Return every line of the material below that contains the word "light".

====== Recorded information

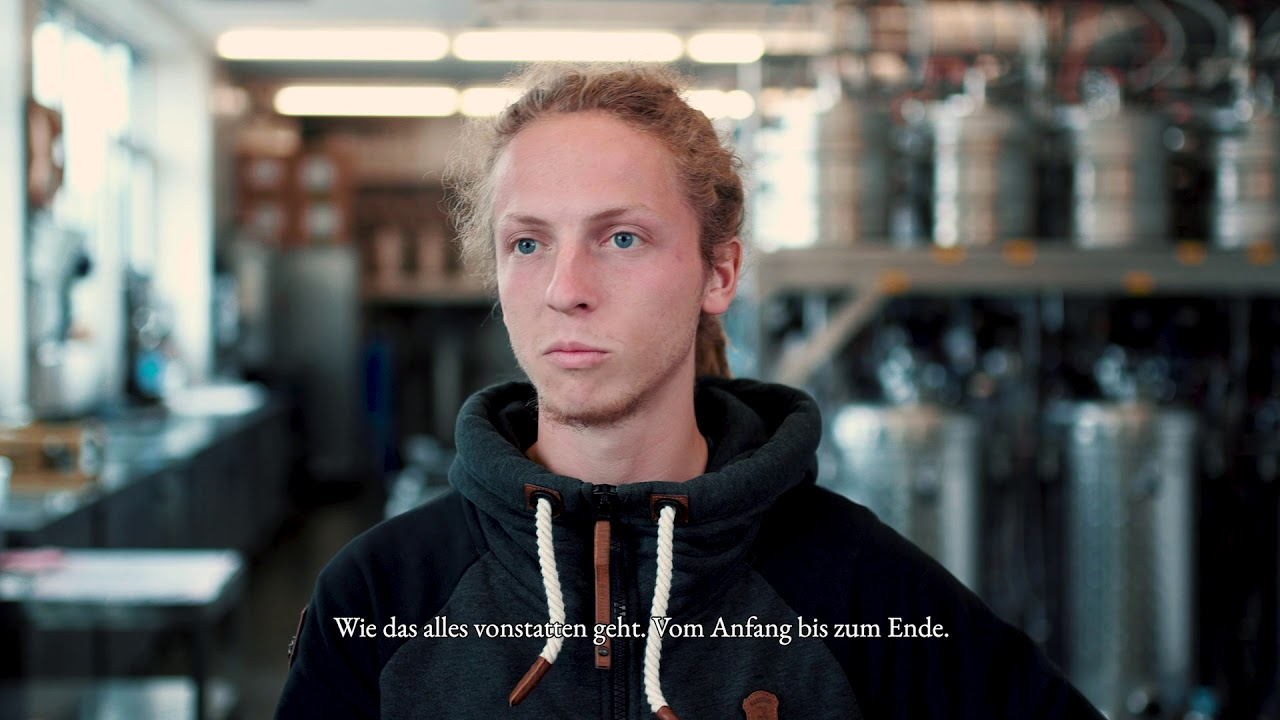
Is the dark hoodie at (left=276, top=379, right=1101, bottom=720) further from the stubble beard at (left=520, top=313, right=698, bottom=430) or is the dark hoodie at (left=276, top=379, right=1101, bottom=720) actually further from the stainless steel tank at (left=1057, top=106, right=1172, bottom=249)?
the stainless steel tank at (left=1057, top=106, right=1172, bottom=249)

============
====== Recorded information

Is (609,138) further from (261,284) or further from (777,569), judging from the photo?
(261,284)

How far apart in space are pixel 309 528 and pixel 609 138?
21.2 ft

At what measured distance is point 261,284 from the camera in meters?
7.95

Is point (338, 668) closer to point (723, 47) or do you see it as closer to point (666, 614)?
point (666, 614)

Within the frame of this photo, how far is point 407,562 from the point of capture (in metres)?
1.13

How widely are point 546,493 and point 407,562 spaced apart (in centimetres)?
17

============
====== Recorded information

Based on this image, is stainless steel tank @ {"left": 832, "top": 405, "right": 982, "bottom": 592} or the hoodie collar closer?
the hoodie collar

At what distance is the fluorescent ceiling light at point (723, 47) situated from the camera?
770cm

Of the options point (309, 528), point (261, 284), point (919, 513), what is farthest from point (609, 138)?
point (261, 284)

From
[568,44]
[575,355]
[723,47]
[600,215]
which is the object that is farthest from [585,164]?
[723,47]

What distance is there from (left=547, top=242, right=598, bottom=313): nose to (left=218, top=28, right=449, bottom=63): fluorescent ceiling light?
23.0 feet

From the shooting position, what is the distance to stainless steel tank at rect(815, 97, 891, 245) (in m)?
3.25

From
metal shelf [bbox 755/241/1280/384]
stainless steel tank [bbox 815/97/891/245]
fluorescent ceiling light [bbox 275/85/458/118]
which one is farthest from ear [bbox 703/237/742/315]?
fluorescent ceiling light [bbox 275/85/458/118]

============

## Response to the task
At what distance is the fluorescent ceiling light at point (723, 47) situated from the camera?
What distance is there from (left=547, top=242, right=598, bottom=313): nose to (left=218, top=28, right=449, bottom=63): fluorescent ceiling light?
fluorescent ceiling light [bbox 275/85/458/118]
fluorescent ceiling light [bbox 275/85/458/118]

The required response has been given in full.